Noticias© Comunicación Institucional, 04/06/2007

Universidad de Navarra

La protección de la dependencia: una ecología para la Revolución Demográfica

Autora: Inmaculada Baviera Puig
Profesora de Derecho del Trabajo y de la Seguridad Social
Universidad de Navarra

Fecha: 4 de junio de 2007

Publicado en: La Gaceta de los Negocios (Madrid)

Nuestra sociedad globalizada experimenta una revolución demográfica sin precedentes que se puede expresar en dos indicadores ilustrativos: la esperanza de vida, que ha aumentado significativamente en todo el mundo, lo que sin duda es uno de los grandes logros del siglo XX, y la fuerte caída de la natalidad. La conjunción de ambos plantea incertidumbres y problemas. Una característica de este proceso es, precisamente, la rapidez con que ha tenido lugar en los países en vías de desarrollo. Estas transformaciones constituyen un desafío para la política de los países a escala mundial. La magnitud del hecho es tal, que podría compararse a lo acontecido en la revolución industrial, por sus importantes repercusiones económicas, sociales y culturales. España, pese al repunte de la natalidad podría convertirse en uno de los países más envejecidos del mundo.

La dependencia se configura como un fenómeno universal. Últimamente, se habla mucho del problema del cambio climático o calentamiento global. Las informaciones publicadas contribuyen a que toda la ciudadanía tome conciencia de un peligro que afecta al medio ambiente, producido en buena medida por el propio crecimiento económico. Algo parecido va a ocurrir con la dependencia. Es urgente que tomemos conciencia de la importancia que va a tener el aumento de personas dependientes en nuestra sociedad.

No hay que olvidar que esta “revolución silenciosa” coincide con una etapa de recortes y de reajustes en el presupuesto destinado al Estado de bienestar y con el desmoronamiento de las estructuras de atención informal, especialmente desde la incorporación masiva de la mujer al mercado de trabajo y el aumento del número de familias desestructuradas. Y es que para estas transformaciones ningún sistema de pensiones –público o privado– está preparado. En efecto, los cambios sociales y familiares, característicos de las sociedades postindustriales, han sacado a la luz una serie de carencias asistenciales. En este sentido, la protección de la dependencia no puede reducirse a una cuestión meramente financiera, sino que se trata sobre todo de una cuestión social. Muestra de ello fueron los trágicos efectos de la ola de calor en Francia en el verano del año 2003, que acabó con la vida de varios miles de ancianos, no por falta de recursos sino porque muchos de ellos vivían solos en sus hogares.

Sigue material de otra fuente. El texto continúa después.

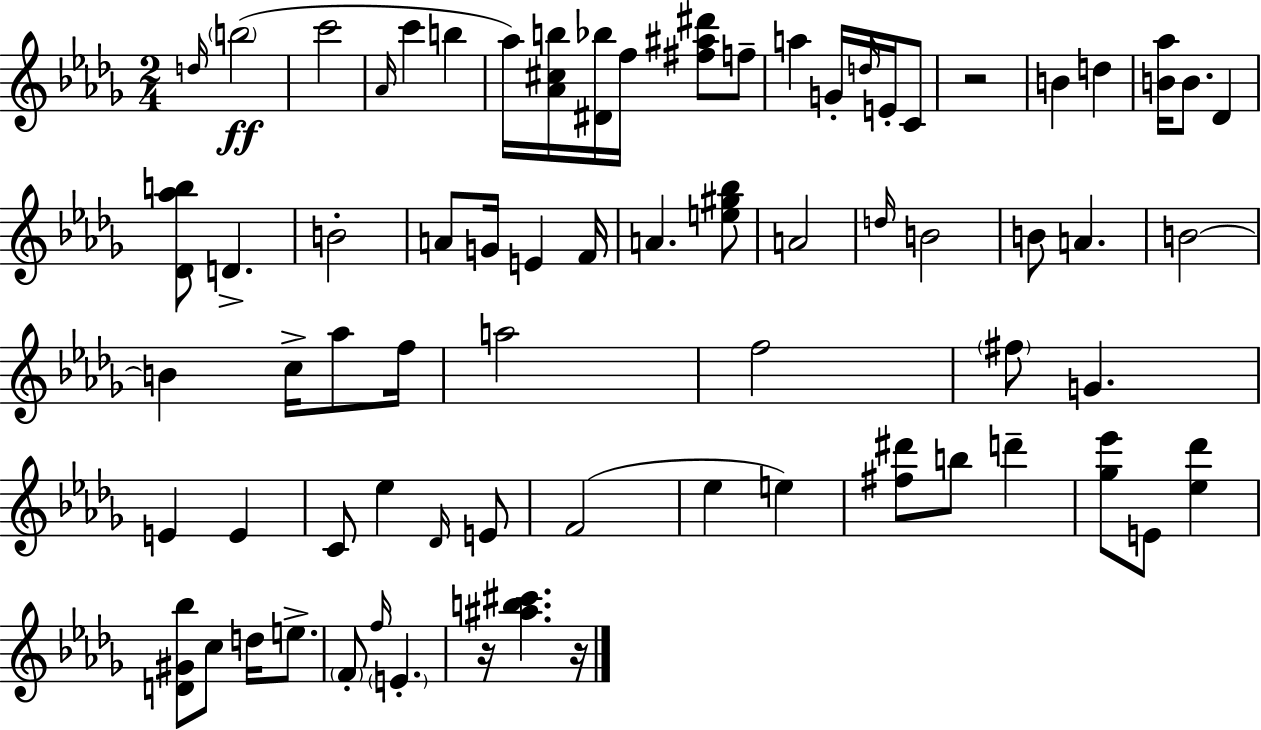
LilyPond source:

{
  \clef treble
  \numericTimeSignature
  \time 2/4
  \key bes \minor
  \repeat volta 2 { \grace { d''16 }\ff \parenthesize b''2( | c'''2 | \grace { aes'16 } c'''4 b''4 | aes''16) <aes' cis'' b''>16 <dis' bes''>16 f''16 <fis'' ais'' dis'''>8 | \break f''8-- a''4 g'16-. \grace { d''16 } | e'16-. c'8 r2 | b'4 d''4 | <b' aes''>16 b'8. des'4 | \break <des' aes'' b''>8 d'4.-> | b'2-. | a'8 g'16 e'4 | f'16 a'4. | \break <e'' gis'' bes''>8 a'2 | \grace { d''16 } b'2 | b'8 a'4. | b'2~~ | \break b'4 | c''16-> aes''8 f''16 a''2 | f''2 | \parenthesize fis''8 g'4. | \break e'4 | e'4 c'8 ees''4 | \grace { des'16 } e'8 f'2( | ees''4 | \break e''4) <fis'' dis'''>8 b''8 | d'''4-- <ges'' ees'''>8 e'8 | <ees'' des'''>4 <d' gis' bes''>8 c''8 | d''16 e''8.-> \parenthesize f'8-. \grace { f''16 } | \break \parenthesize e'4.-. r16 <ais'' b'' cis'''>4. | r16 } \bar "|."
}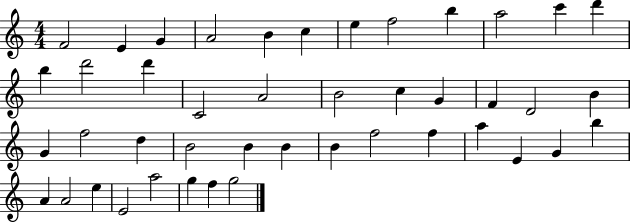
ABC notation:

X:1
T:Untitled
M:4/4
L:1/4
K:C
F2 E G A2 B c e f2 b a2 c' d' b d'2 d' C2 A2 B2 c G F D2 B G f2 d B2 B B B f2 f a E G b A A2 e E2 a2 g f g2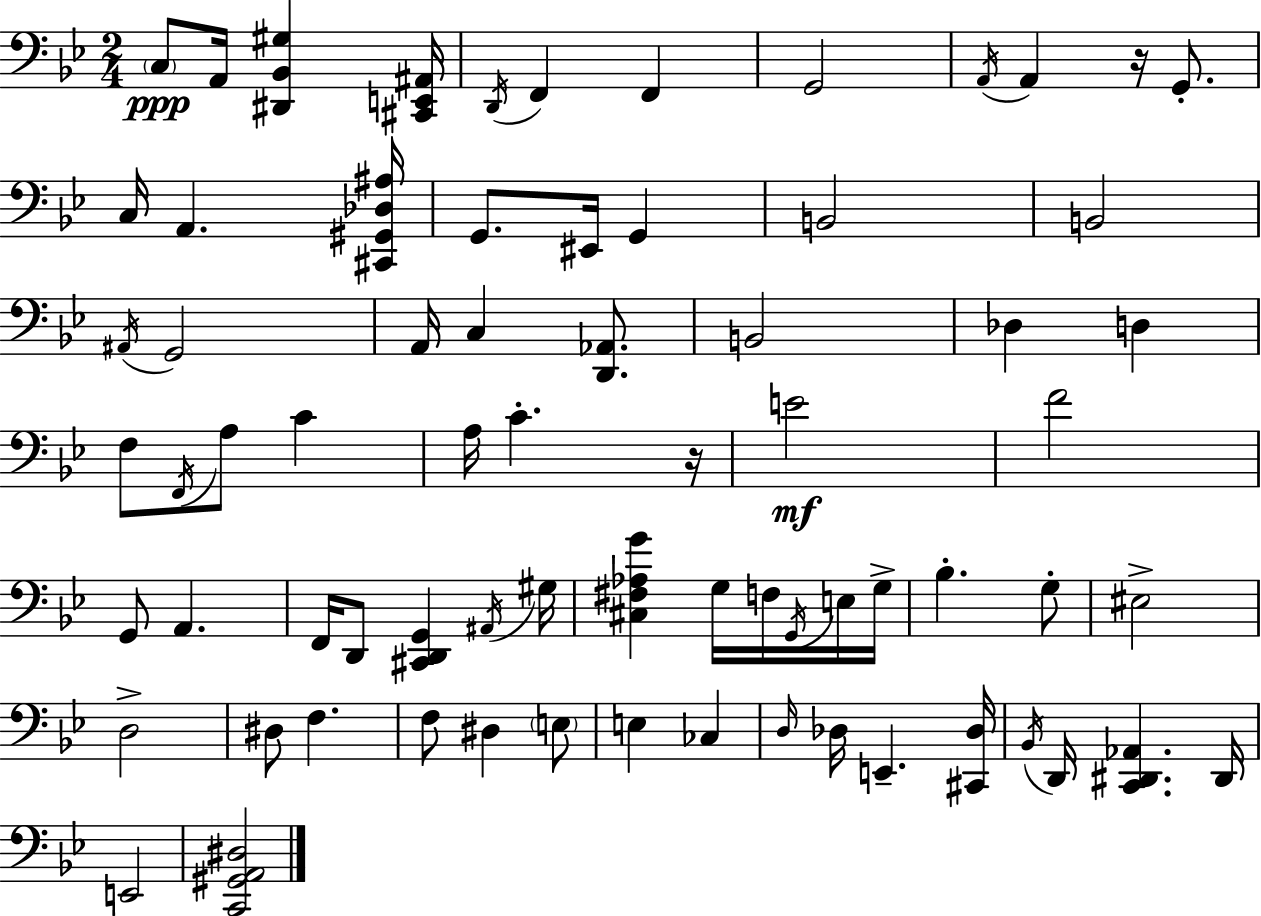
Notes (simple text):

C3/e A2/s [D#2,Bb2,G#3]/q [C#2,E2,A#2]/s D2/s F2/q F2/q G2/h A2/s A2/q R/s G2/e. C3/s A2/q. [C#2,G#2,Db3,A#3]/s G2/e. EIS2/s G2/q B2/h B2/h A#2/s G2/h A2/s C3/q [D2,Ab2]/e. B2/h Db3/q D3/q F3/e F2/s A3/e C4/q A3/s C4/q. R/s E4/h F4/h G2/e A2/q. F2/s D2/e [C#2,D2,G2]/q A#2/s G#3/s [C#3,F#3,Ab3,G4]/q G3/s F3/s G2/s E3/s G3/s Bb3/q. G3/e EIS3/h D3/h D#3/e F3/q. F3/e D#3/q E3/e E3/q CES3/q D3/s Db3/s E2/q. [C#2,Db3]/s Bb2/s D2/s [C2,D#2,Ab2]/q. D#2/s E2/h [C2,G#2,A2,D#3]/h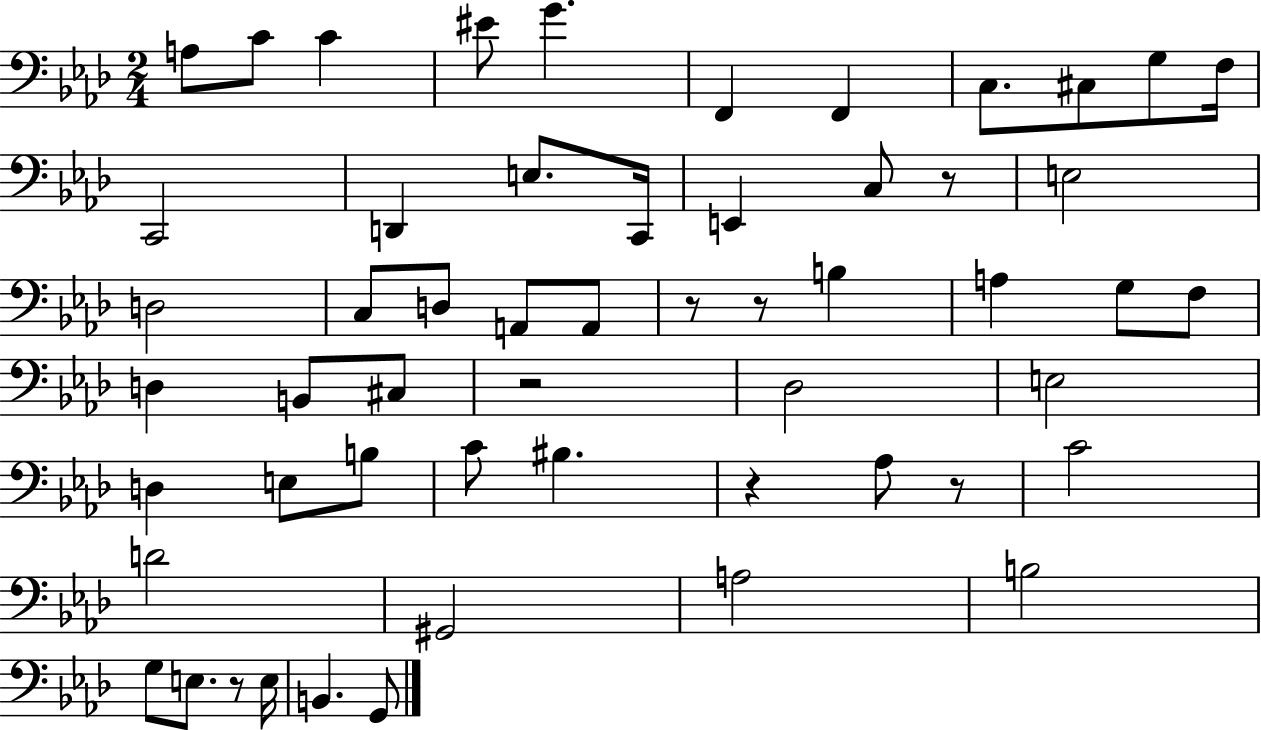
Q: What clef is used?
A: bass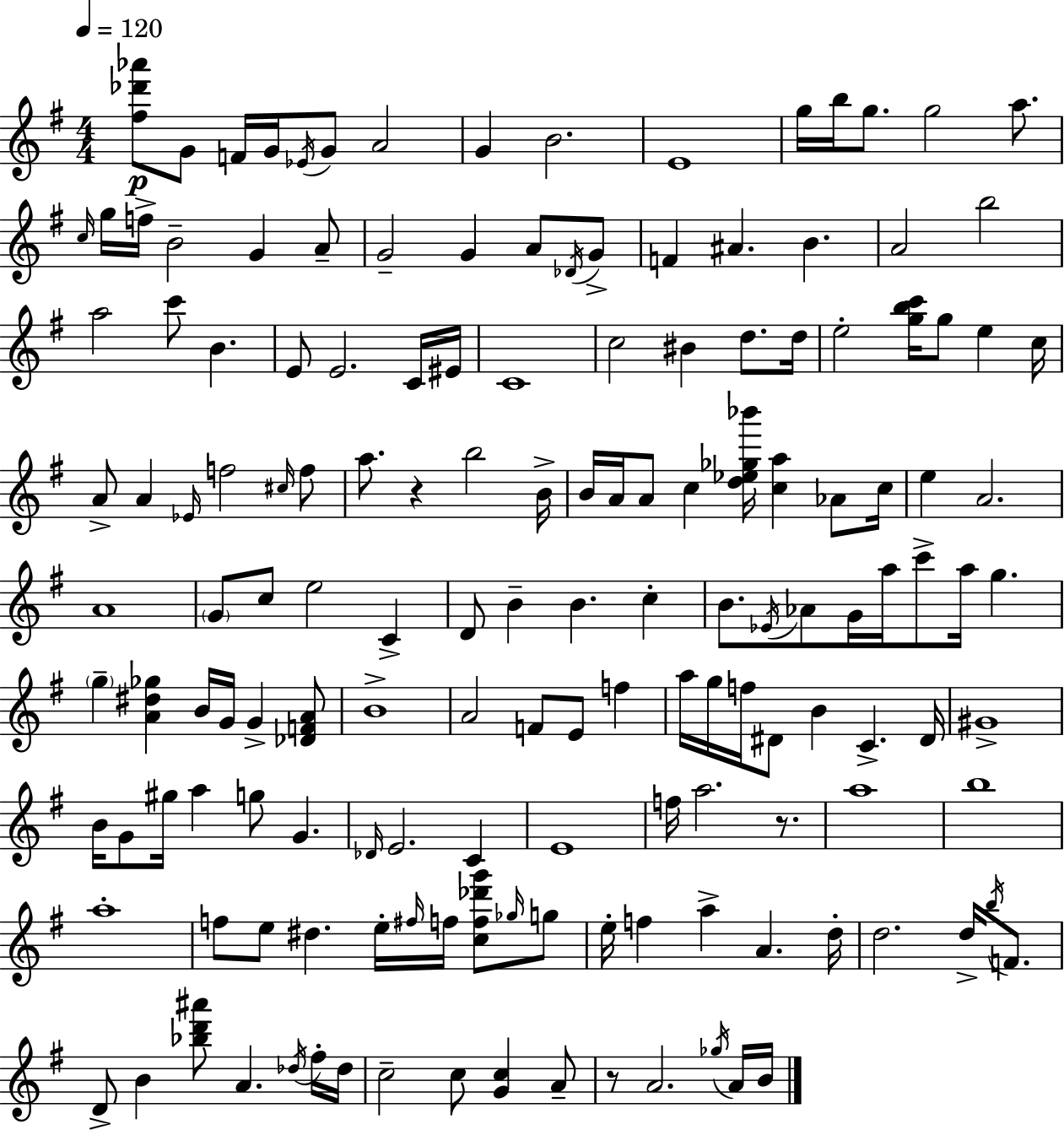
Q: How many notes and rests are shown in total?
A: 154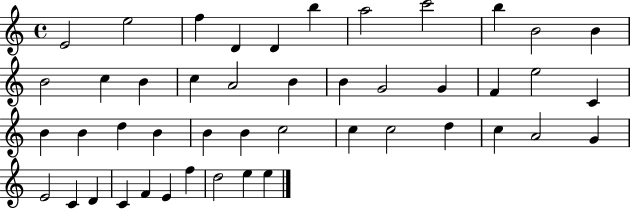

Una idea común de los documentos preparatorios de la Segunda Asamblea Mundial sobre envejecimiento, fue la necesidad de apoyar las redes de atención informal, bien mediante ayudas de tipo económico o bien por medio de seguros sociales. La solución adoptada en la Ley 39/2006, de 14 de diciembre, de promoción de la autonomía personal y atención a las personas en situación de dependencia, apuesta por un modelo basado en el desarrollo de los servicios sociales, que no ignora otras posibles líneas de política legislativa fundadas en la Seguridad Social: la nueva ley introduce el seguro social para el cuidador informal.

En definitiva, junto a la búsqueda de mecanismos adicionales que complementen la asistencia básica social y sanitaria hay que tener también en cuenta a la persona del cuidador informal o familiar. Se puede traer aquí a colación la propuesta del Abogado General Tizzano en el caso Gaumain-Cerri y Barth donde propone la extensión del concepto “trabajador comunitario” al asistente informal del beneficiario del seguro de dependencia alemán. Y es que en la dependencia, en cualquier caso, siempre se ve implicado un tercero. Por ello, la protección adecuada del cuidador es desde todos los puntos de vista fundamental. Frente a la escasa tutela dispensada en España a esta figura me parece de interés la propuesta del legislador, aún pendiente de desarrollo reglamentario.

Por último, hay que añadir la necesidad de introducir mecanismos laborales más flexibles para hombres y mujeres, con un apoyo económico más decidido del Estado. Sólo de esta manera será posible generar, como afirma el Consejo de Europa, mecanismos de solidaridad, fortaleciendo el apoyo entre las distintas generaciones.